A useful metric for you personally is how well you recover.
It is unhealthy to overtrain. You can pick up injury, fatigue and regression when you go to hard in the gym – CrossFit, Snap Fitness or College gyms – it matters not.
So the number of days partly depends on your age, recovery time, diet, chronic and acute injury, aptitude, and lifestyle, among many other things.
This question is not a one size fits all. You need to listen to your body. In the survey of our gyms, we got some interesting data when askign this question. Below is a pie chart showing us the percentages of how many days per week our members train.

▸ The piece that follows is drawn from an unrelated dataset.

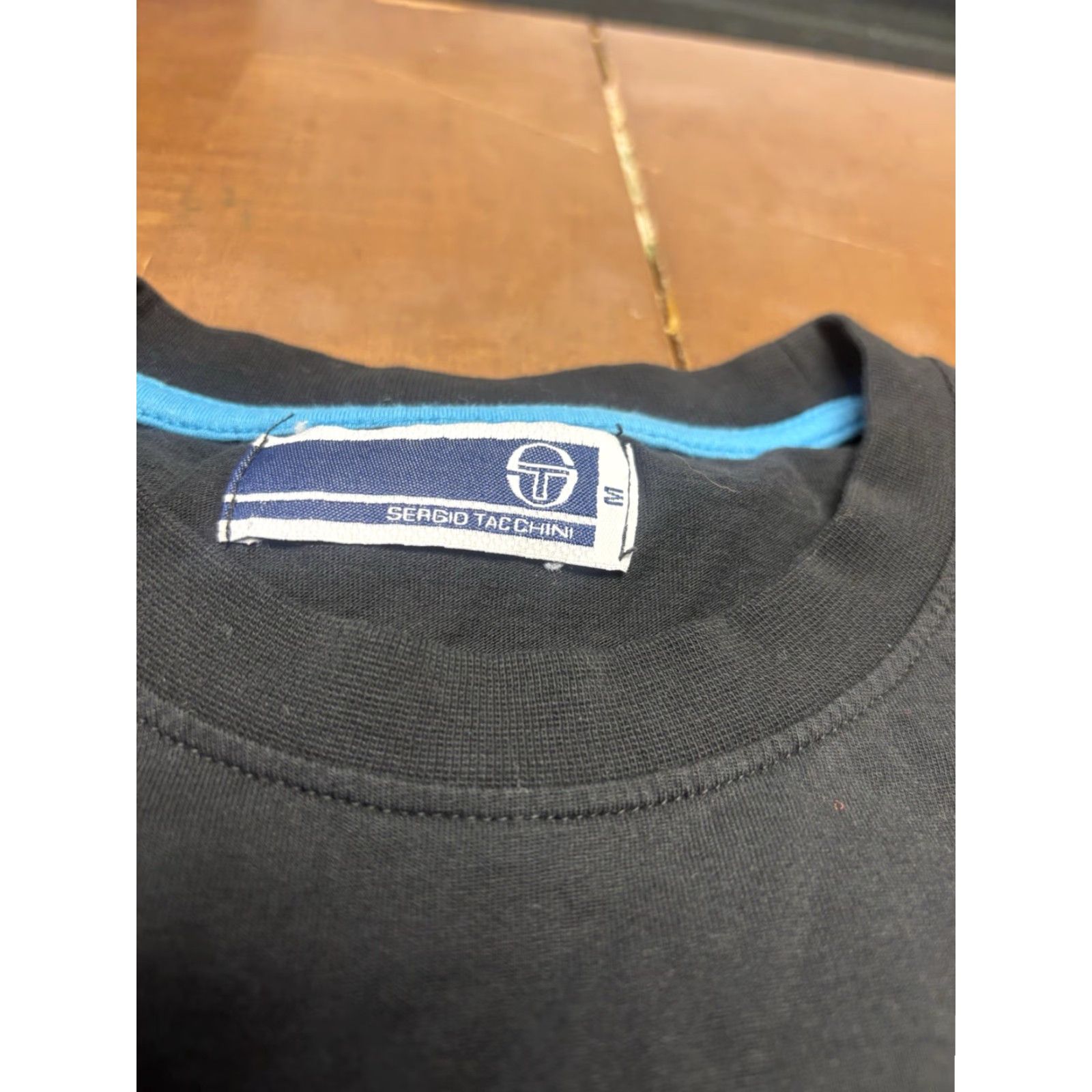 Sergio Tacchini Sergio Tacchini Shirt Mens M Black Short Sleeve Crew Neck Logo K2 Retro Designer T-Shirt Size US M / EU 48-50 / 2 - 2 Thumbnail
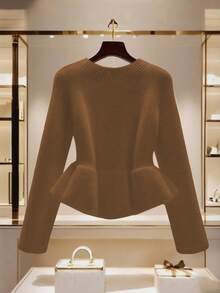 GlowEve 女士时尚腰部收紧荷叶边下摆短款开衫，独特金属纽扣装饰，别致的白色毛衣 - 棕色 - 查看 2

We asked: How often do you train per week?
What does the number of days of training per week say about members?
We are all different. We all have different aims too, as we’ve seen on why our members train with us. But there appears to be some sort of noticeable trends, substantiated by our in-house survey.
Having watched hundreds of people come and go through our gyms via natural churn, and having done CrossFit myself for 12+ years, my analysis would be as below:
How many days per week summary:
|1 Day.||The recreational CrossFitter who enjoys the atmosphere. Doesn’t particulary care about gains, meeting new people, or learning new things. May use CrossFit to supplment Running or something else. If only there for CrossFit, they sometimes don’t last as a member for long as dont grasp many of the exercises too well. Don’t mind exercise, but happy to not bother too.|
|2 Days||Enjoys the process. Likes seeing improvements and hanging out with new / other people. Often does other sports too. Sometimes have children so can only make 2 classes per week. Likes exercise.|
|3 Days||Really likes exercise. Feel an affinity with the sport and / or community. Care about stats and PB’s more than 2 day-ers. Feel a little bit competitive (in a friendly way) with their peers. Often log their stats in Apps.|
|4 Days||Love exercise, particularly CrossFit. Will put other things aside to get to a class. Love laying in a pool of their own sweat. Will try and get other friends involved in it too. Wear MetCons, NoBulls or Nanos.|
|5 Days||It’s an important part of their life. Like friendly competitions and very into the Sport side of CrossFit. Addicted to smashing the WOD. Chase numbers and love continual self improvement.|
|6 Days||Competive athletes, or those who feel they need to workout to normal. Sub 30 years old is a common demograpic. Proabaly addicted. Better than binge drinking though! Owed multiple pairs of CrossFit footwear. Drinks Noccos.|
|7 Days||Elite athletes, or those who work fulltime in the industry, who’s nutrition is dialled, body recovers excetionally well and are very experieced in CrossFit. This category would often do multiple workouts in one day. Rest days are still advised! Drinks Nocco with their muslei.|
So there we have it. CrossFit works for a number of different reasons, and in a variety of ways.
It’s a hugely multilayered sport, with a relatively simple philosophy.